Avec Alexis Weissenberg, c'est une grande voix du piano qui s'éteint,
un ambassadeur à la fois prestigieux et familier de la musique qui nous
quitte. Augmenté de sa vive intelligence, son talent éclatait dans les
versions saisissantes qu'il a su donner du répertoire, et pour lesquelles
nous disposons de nombreuses captations filmées. Petrouchka de
Stravinski, Schuman, Rachmaninov ou Chopin lui doivent d'avoir
enflammé sous une lumière nouvelle notre sensibilité musicale. Avec
cet élan qui lui venait des ses origines bulgares, il a toujours voulu
donner à la musique à une place de choix dans nos vies, jusqu'à
transcender les strictes frontières du classique.
Car le grand Weissenberg, le virtuose français invité par les plus
grands chefs et les festivals les plus prestigieux, acclamé aux quatre
coins du monde notamment lors de ses tournées avec l’Orchestre de
Paris, compositeur lui-même, savait aussi se mettre en retrait. Pour
réfléchir à son instrument, à la meilleure manière de l'enseigner aux
nouvelles générations.

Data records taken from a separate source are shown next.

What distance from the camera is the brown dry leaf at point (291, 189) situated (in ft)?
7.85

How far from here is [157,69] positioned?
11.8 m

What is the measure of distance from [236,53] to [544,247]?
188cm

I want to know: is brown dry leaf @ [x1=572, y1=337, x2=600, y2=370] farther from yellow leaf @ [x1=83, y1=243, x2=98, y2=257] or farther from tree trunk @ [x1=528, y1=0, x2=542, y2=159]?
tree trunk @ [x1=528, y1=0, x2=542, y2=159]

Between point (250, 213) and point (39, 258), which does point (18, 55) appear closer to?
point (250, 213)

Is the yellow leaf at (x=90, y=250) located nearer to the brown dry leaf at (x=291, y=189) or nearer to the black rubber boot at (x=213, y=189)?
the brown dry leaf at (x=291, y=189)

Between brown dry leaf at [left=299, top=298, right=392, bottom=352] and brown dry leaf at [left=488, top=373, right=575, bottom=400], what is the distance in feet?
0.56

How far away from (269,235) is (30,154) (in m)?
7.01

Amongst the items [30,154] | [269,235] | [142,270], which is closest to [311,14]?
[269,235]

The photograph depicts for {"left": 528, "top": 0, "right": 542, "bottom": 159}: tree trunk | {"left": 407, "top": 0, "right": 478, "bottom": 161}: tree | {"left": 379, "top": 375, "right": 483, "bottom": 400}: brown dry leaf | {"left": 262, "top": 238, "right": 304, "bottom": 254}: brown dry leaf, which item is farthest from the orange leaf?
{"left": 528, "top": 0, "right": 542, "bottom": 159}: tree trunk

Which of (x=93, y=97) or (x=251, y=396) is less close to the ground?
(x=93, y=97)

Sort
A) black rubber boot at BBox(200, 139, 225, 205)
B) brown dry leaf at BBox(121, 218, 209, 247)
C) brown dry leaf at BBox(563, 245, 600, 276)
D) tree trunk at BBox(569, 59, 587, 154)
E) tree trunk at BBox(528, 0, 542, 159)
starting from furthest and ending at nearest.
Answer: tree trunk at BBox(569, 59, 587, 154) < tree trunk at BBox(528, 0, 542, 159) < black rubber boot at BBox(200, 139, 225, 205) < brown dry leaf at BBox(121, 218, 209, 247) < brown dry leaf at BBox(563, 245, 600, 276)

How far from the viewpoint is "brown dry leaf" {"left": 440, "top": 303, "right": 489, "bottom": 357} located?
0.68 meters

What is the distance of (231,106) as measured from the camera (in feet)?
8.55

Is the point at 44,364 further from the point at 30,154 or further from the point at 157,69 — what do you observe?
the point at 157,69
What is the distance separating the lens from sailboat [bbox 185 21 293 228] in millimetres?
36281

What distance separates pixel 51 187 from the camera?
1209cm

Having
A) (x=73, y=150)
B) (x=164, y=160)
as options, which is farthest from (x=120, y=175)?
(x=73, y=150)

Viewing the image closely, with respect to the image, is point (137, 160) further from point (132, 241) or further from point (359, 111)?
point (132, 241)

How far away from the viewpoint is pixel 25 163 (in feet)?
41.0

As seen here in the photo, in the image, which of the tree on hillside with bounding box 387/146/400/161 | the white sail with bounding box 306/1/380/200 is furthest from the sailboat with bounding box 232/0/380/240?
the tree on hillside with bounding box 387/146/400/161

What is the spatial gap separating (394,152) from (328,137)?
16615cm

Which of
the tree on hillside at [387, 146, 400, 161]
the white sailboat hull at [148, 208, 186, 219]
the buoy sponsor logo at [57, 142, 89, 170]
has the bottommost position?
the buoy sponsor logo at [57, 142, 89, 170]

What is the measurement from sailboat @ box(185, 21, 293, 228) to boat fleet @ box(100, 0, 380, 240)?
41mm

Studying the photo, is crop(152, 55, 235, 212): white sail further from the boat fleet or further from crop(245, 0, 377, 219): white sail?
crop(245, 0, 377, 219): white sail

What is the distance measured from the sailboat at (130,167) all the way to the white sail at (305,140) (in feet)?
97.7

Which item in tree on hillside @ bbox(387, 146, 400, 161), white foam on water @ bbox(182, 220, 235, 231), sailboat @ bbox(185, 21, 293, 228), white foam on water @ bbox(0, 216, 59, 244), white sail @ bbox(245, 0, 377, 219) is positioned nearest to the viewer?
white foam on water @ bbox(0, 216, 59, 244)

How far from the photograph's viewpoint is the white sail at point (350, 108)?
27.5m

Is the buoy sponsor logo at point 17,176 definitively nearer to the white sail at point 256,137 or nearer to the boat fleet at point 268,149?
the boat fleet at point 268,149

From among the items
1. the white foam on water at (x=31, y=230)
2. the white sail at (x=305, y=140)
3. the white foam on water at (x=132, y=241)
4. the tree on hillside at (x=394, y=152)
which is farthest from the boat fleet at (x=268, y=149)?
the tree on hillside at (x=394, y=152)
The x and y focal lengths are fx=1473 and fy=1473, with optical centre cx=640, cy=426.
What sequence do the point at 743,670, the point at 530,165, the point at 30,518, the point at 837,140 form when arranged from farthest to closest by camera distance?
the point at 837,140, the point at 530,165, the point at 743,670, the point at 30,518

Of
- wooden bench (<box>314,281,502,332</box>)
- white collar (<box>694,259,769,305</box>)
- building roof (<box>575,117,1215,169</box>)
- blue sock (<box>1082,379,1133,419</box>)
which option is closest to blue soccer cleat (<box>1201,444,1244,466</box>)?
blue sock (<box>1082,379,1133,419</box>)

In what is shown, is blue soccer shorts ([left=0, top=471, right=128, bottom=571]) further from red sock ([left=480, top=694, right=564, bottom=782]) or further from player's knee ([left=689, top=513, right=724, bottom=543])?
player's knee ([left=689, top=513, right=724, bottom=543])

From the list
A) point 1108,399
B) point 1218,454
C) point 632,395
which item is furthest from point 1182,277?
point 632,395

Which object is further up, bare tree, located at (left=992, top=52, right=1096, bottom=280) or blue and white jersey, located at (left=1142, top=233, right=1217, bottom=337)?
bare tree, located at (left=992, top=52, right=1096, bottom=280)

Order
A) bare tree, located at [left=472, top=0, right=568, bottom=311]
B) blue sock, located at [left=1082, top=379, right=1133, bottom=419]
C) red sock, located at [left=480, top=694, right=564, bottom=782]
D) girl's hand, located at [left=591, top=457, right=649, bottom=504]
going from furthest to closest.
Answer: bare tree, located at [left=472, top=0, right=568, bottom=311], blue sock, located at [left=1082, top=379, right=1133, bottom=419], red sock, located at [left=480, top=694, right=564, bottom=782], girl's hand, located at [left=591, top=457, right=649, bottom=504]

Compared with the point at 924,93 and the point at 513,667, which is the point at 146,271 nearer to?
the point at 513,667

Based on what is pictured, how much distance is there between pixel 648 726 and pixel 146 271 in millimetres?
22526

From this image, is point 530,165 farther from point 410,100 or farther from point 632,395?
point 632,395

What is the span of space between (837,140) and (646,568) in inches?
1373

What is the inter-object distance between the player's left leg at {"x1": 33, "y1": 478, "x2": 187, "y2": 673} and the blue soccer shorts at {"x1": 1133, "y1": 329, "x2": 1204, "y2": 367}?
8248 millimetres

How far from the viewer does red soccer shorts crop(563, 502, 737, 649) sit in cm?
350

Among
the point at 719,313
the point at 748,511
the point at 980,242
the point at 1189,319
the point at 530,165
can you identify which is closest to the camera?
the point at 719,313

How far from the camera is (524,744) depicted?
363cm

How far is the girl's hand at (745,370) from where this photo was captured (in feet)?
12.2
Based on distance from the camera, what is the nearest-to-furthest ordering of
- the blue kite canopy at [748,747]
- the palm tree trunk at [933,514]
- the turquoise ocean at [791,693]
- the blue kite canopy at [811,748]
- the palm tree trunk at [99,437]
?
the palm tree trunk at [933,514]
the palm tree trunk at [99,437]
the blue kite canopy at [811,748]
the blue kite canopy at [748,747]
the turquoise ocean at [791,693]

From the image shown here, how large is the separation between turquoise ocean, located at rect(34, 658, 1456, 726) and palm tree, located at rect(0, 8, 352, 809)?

Pour témoigner régulièrement au micro du
« Grand Echiquier » de Jacques Chancel, au plus près du grand public.
J'exprime ma grande tristesse à ses proches et à sa famille musicale :
à tous ces talents qu'il fit éclore dans ses masterclasses à travers le
monde, en particulier dans sa Fondation, la Alexis Weissenberg's Piano
Master Class, à Engelberg en Suisse, où il s'est éteint à l'âge de
quatre-vingt-deux ans.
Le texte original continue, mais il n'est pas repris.